% Version 2.11, April 2022.
%
% Jan Dirk Jansen, Delft University of Technology (TU Delft)
% j.d.jansen@tudelft.nl

These Matlab files have been used to generate the plots for:

Jansen, J.D. and Meulenbroek, B., 2022: "Induced Aseismic Slip and the Onset of Seismicity in Displaced Faults". Submitted for publication to the Netherlands Journal of Geosciences.

The main file is fault_slip_main.m. It contains a set of input parameters to compute and plot depletion-induced stresses and fault slip along an inclined fault for user-defined parameters. 

If parameter flag_paper (in line 107) is set equal to 1, the program produces nearly all the plots from the paper (plus several more). However, the production of Figure 7 is very time consuming and has therefore been switched off. To switch it on again, open file fault_slip_patch_bounds_paper.m and set parameter flag_plot_offset_sensitivity (in line 17) equal to 1. 

Note 1: This is research code which may crash when using different parameters than the ones in the main file.

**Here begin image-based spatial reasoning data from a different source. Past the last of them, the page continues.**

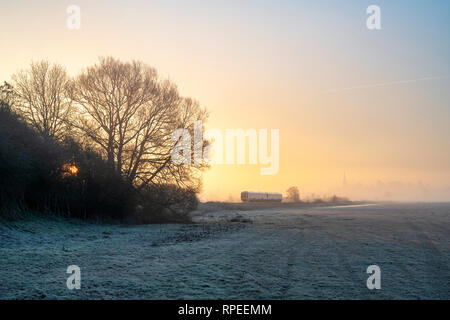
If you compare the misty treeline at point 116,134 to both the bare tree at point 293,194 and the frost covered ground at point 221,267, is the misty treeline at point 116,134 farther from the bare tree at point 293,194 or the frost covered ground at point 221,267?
the bare tree at point 293,194

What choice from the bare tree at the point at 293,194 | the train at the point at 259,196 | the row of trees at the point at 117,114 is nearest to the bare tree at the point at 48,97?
the row of trees at the point at 117,114

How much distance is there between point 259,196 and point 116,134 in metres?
55.4

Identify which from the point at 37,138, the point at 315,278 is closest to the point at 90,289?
the point at 315,278

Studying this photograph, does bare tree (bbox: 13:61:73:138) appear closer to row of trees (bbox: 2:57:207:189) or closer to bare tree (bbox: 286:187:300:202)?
row of trees (bbox: 2:57:207:189)

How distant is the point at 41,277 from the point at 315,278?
19.8 ft

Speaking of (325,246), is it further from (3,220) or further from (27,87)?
(27,87)

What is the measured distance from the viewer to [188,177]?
80.9 feet

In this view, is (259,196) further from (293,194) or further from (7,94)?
(7,94)

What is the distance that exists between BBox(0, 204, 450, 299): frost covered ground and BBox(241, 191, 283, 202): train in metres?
59.1

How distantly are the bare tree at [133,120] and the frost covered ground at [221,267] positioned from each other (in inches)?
406

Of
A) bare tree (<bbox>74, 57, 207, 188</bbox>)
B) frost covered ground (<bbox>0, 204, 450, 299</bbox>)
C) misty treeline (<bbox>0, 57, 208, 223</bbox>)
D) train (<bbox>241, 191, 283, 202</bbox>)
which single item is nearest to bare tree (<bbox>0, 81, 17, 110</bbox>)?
misty treeline (<bbox>0, 57, 208, 223</bbox>)

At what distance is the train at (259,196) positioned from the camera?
7319 centimetres

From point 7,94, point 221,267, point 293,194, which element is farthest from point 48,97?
point 293,194

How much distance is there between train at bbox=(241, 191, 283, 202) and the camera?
73188 millimetres
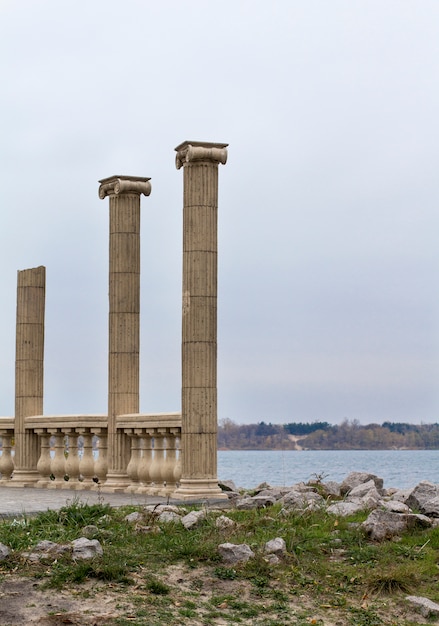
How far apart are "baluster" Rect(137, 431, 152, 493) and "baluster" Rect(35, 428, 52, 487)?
2804 millimetres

Note 2: The Matlab files have been developed alongside with the writing of the paper over a period of about two years. During that time the notation in the paper has been sligtly adjusted such that there are small discrepances between the notation in the paper and the code. In particular:
* The fault normal stresses, effective normal stresses and shear stresses are indicated in the paper with the Latex variables \sigma_{\perp}, \sigma'_{\perp} and \sigma_{\parallel} respectively. In the Matlab files they are indicated with sigma_norm, sigma_norm_eff and sigma_shear.
* The initial, incremental and combined stresses are indicated in the paper with the Latex variables \sigma^0_{xxx}, \sigma_{xxx} and \Sigma_{xxx} respectively with xxx representing \perp or \parallel. In the Matlab files they are indicated with sigma_yyy_0, sigma_yyy and sigma_yyy_comb, with yyy representing norm, norm_eff or shear.
* The number of terms in Chebyshev expansions in the paper is taken as N+1. In the Matlab code we use just N terms. For a practically relevant number of terms (typically 100 or more), the difference is neglegible.